### [ISTRUZIONI]
A) Traduci in inglese questa frase del brano su san Marco evangelista: «Nella grande sala della loro casa, fu consumata l’Ultima Cena.»
B) Per favore, prosegui il brano su san Marco evangelista a partire dalla frase che segue l’ultima riportata.

### [ESTRATTO DELLA PAGINA]
Patronato: Segretarie
Etimologia: Marco = nato in marzo, sacro a Marte, dal latino
Emblema: Leone
La vita
La figura dell’evangelista Marco, è conosciuta soltanto da quanto riferiscono gli Atti degli Apostoli e alcune lettere di San Pietro e San Paolo. Non fu certamente un discepolo del Signore e probabilmente non lo conobbe neppure. Qualche studioso lo identifica con il ragazzo, che secondo il Vangelo di Marco, seguì Gesù dopo l’arresto nell’orto del Getsemani, avvolto in un lenzuolo. I soldati cercarono di afferrarlo ed egli sfuggì nudo, lasciando il lenzuolo nelle loro mani.
Quel ragazzo era Marco, figlio della vedova benestante Maria, che metteva a disposizione del Maestro la sua casa in Gerusalemme e l’annesso orto degli ulivi.
Nella grande sala della loro casa, fu consumata l’Ultima Cena. Lì si radunavano gli apostoli dopo la Passione e fino alla Pentecoste. Quello che è certo è che fu uno dei primi battezzati da Pietro, che frequentava assiduamente la sua casa e infatti Pietro lo chiamava in senso spirituale “mio figlio”.
Discepolo degli Apostoli e martirio
Nel 44 quando Paolo e Barnaba, parente del giovane, ritornarono a Gerusalemme da Antiochia, dove erano stati mandati dagli Apostoli, furono ospiti in quella casa. Marco il cui vero nome era Giovanni usato per i suoi connazionali ebrei. Invece il nome Marco lo era per presentarsi nel mondo greco-romano. Ascoltava i racconti di Paolo e Barnaba sulla diffusione del Vangelo ad Antiochia e quando questi vollero ritornarci, li accompagnò.

### [DATI FORNITI]
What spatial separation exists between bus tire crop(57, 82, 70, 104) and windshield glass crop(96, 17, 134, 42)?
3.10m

### [RISULTATI]
A) The Last Supper was eaten in the great hall of their house.

B)
Fu con loro nel primo viaggio apostolico fino a Cipro, ma quando questi decisero di raggiungere Antiochia, attraverso una regione inospitale e paludosa sulle montagnae del Tauro, Giovanni Marco rinunciò spaventato dalle difficoltà e se ne tornò a Gerusalemme.
Cinque anni dopo, nel 49, Paolo e Barnaba ritornarono a Gerusalemme per difendere i Gentili convertiti, ai quali i giudei cristiani volevano imporre la legge mosaica, per poter ricevere il battesimo.
Ancora ospitati dalla vedova Maria, rividero Marco, che desideroso di rifarsi della figuraccia, volle seguirli di nuovo ad Antiochia. Quando i due prepararono un nuovo viaggio apostolico, Paolo non fidandosi, non lo volle con sé e scelse un altro discepolo, Sila e si recò in Asia Minore, mentre Barnaba si spostò a Cipro con Marco.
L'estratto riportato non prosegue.